** Opening PASSAGE FOR REVIEW block **

When Aging Parents Do Become Old: Is There a Tipping Point–2

Unseen Physical Changes–Hearing and Vision– and Self-Image

1. Hearing loss and vision changes can affect quality of life in profound ways, leading people to feel old. Hearing loss is isolating if not attended to, removing people from interactions with others, from stimulation…from what has been a normal part of life since birth.  The solution–a hearing aid–takes getting used to. Many older people don’t have the patience and settle for a reduced quality of life. Do they rationalize that hearing loss is a part of getting old and incorporate “old” into their self-image?

On the other hand, many vision changes that accompany aging can be easily corrected with glasses and excellent lighting. Yet more serious conditions call for more serious interventions involving doctors, medications, and sometimes procedures that can tip older people’s self-image from “aging” to “old.”

Recently retired Senior Advisor S. RN, whose active nursing and case management career has included countless seniors over many decades, says she has observed that seniors switch to “old” when the control they’ve always maintained regarding their body no longer exists.  Do hearing loss and serious vision impairment, taken for granted over many years, qualify as this lack of control?

** Closing PASSAGE FOR REVIEW block **
** Opening PROVIDED INFORMATION block **

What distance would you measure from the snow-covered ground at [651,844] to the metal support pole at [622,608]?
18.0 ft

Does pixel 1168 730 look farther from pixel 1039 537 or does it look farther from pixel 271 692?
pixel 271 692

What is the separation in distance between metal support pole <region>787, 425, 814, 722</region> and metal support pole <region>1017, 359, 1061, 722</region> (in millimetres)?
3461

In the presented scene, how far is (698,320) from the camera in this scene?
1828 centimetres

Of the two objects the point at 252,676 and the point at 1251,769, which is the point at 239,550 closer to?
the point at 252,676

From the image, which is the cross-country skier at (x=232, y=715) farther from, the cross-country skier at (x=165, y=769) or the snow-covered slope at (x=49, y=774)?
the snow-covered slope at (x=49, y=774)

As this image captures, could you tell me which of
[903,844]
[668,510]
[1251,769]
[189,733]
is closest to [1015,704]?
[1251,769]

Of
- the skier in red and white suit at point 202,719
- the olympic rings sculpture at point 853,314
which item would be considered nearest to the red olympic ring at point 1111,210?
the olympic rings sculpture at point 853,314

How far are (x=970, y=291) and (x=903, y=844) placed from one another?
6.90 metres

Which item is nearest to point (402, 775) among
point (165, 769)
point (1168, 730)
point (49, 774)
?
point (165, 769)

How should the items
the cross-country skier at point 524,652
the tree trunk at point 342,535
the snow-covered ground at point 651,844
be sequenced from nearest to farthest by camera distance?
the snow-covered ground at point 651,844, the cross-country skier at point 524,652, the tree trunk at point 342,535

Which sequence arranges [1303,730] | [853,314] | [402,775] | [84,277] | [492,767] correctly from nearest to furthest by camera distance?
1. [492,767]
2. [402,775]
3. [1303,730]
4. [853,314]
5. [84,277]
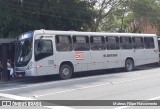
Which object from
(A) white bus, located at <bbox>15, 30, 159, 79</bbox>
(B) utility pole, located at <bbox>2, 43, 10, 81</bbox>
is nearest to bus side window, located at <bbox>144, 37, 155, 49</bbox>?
(A) white bus, located at <bbox>15, 30, 159, 79</bbox>

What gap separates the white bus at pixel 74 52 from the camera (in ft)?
57.9

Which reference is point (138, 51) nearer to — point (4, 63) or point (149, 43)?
point (149, 43)

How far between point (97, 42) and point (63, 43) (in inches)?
115

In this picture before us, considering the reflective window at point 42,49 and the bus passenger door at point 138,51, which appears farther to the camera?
the bus passenger door at point 138,51

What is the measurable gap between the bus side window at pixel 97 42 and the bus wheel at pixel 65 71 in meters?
2.35

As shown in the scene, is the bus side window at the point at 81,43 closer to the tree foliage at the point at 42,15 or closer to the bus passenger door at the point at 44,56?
the bus passenger door at the point at 44,56

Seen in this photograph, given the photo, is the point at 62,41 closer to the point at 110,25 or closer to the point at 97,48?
the point at 97,48

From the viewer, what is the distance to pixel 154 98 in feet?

** Closing PROVIDED INFORMATION block **

» **TASK SET**:
1. Do these statements agree with the passage on aging parents becoming old? For each, answer yes or no and quote the deciding words of the passage.
(a) Getting used to a hearing aid takes time.
(b) Glasses and excellent lighting can easily correct many age-related vision changes.
(c) The Senior Advisor quoted in the passage is still working as a nurse.
2. Could you resume the passage on aging parents becoming old, starting right after its final sentence?

» **OUTPUTS BY TASK**:
1.
(a) Yes: "The solution–a hearing aid–takes getting used to."
(b) Yes: "many vision changes that accompany aging can be easily corrected with glasses and excellent lighting"
(c) No: "Recently retired Senior Advisor S. RN"

2.
Health issues (ie. heart, stroke) and surgeries are good candidates for tipping the balance. Most are scary and drain energy. They may well result in some loss of control and the need to rethink one’s lifestyle to the point where aging parents think of themselves as “old.”

But nothing conveys “you’re old” and challenges older people’s self-image more than thoughtless interactions with strangers (which I’ve written about in several posts). While we can’t control, we can diffuse the impact.

How? By supporting aging parents’ self-esteem, parents’ competence–whether attacked by health issues, age-related physical changes, or the thoughtless comments of individuals. Legitimizing feelings of self-worth and sharing that we care and are interested enhance self-image and help parents age well. (Note in the last post how that this has empowered Sr. Advisor R.)